» **TEXT**:
-------------------------
Hi,
I originally received 2 Excel sheets to merge together for this project. After I merged them, I successfully corrected the dates using this code:
DATA SubQ.dataclean1;
SET SubQ.data;
date_varXR1 = Input(postop_XR_date, mmddyy10.); /* Change dates from character to date values */
format date_varXR1 mmddyy10.;
DROP postop_XR_date;
RENAME date_varXR1=postop_XR_date;
XR2_num = Input(Second_Xray_date, mmddyy10.);
date_varXR2 = XR_num - 21916;
format date_varXR2 mmddyy10.;
DROP Second_Xray_date;
RENAME date_varXR2=Second_Xray_date;
RUN;
However, they just gave me a more recent Excel file with the data already combined, and now the same code isn't working. Is there something different about this Excel file that is causing an issue? I have attached the file with only the dates (removed private patient info).
Thanks!
Excel is just not a great data source. Below code should work for you.
PROC IMPORT
OUT= work.temp
DATAFILE= "c:\temp\Master Compiled Spreadsheet 09-14-2022 Kelly edit dates only.xlsx"
DBMS=xlsx REPLACE;
SHEET="CPT 23472";
/* ensure that all columns get always read as character */
GETNAMES=no;
run;
/* read csv into SAS table */
data want;
attrib
postop_XR_date length=8 format=date9.
Immediate_postop_XR_findings length=$1000
Second_Xray_date length=8 format=date9.
Date_res_of_gas length=8 format=date9.
-------------------------
» **RECORDED INFORMATION**:
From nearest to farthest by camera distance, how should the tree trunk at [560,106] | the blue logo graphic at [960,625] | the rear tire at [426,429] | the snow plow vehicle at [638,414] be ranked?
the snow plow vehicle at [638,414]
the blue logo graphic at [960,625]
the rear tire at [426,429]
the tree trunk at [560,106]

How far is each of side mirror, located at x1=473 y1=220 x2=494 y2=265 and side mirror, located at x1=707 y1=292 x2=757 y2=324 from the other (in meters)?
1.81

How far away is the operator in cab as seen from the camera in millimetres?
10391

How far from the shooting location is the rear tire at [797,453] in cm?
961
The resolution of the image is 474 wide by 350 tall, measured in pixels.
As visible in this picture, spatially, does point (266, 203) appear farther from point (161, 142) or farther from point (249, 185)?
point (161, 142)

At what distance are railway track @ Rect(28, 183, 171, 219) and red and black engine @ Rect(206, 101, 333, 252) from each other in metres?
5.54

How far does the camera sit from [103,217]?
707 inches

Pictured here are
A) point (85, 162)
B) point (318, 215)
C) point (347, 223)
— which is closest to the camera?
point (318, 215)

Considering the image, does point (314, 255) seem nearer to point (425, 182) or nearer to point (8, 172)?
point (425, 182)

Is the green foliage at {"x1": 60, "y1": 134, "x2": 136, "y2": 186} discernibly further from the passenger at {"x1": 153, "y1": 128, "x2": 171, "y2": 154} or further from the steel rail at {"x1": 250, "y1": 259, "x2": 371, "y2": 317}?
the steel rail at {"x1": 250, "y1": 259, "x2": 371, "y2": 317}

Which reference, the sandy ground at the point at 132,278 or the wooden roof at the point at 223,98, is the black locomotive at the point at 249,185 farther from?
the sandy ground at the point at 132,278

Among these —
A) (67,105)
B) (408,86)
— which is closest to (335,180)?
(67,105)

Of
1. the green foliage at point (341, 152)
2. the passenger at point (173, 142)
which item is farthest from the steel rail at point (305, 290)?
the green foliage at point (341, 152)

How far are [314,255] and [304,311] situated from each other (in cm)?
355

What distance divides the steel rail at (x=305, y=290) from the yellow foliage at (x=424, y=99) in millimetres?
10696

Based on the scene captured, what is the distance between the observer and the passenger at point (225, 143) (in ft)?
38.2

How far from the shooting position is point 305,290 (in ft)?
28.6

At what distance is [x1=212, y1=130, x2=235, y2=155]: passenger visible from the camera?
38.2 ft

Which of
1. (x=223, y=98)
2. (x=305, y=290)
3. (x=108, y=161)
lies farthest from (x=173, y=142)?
-------------------------
» **ASSIGNMENT**:
Answer from the thread about fixing Excel dates in SAS:
(a) How many Excel sheets were originally received to merge for the project?
(b) Which sheet does the PROC IMPORT step read?
(c) What length is assigned to Immediate_postop_XR_findings?

» **WRITTEN SOLUTION**:
(a) 2
(b) "CPT 23472"
(c) $1000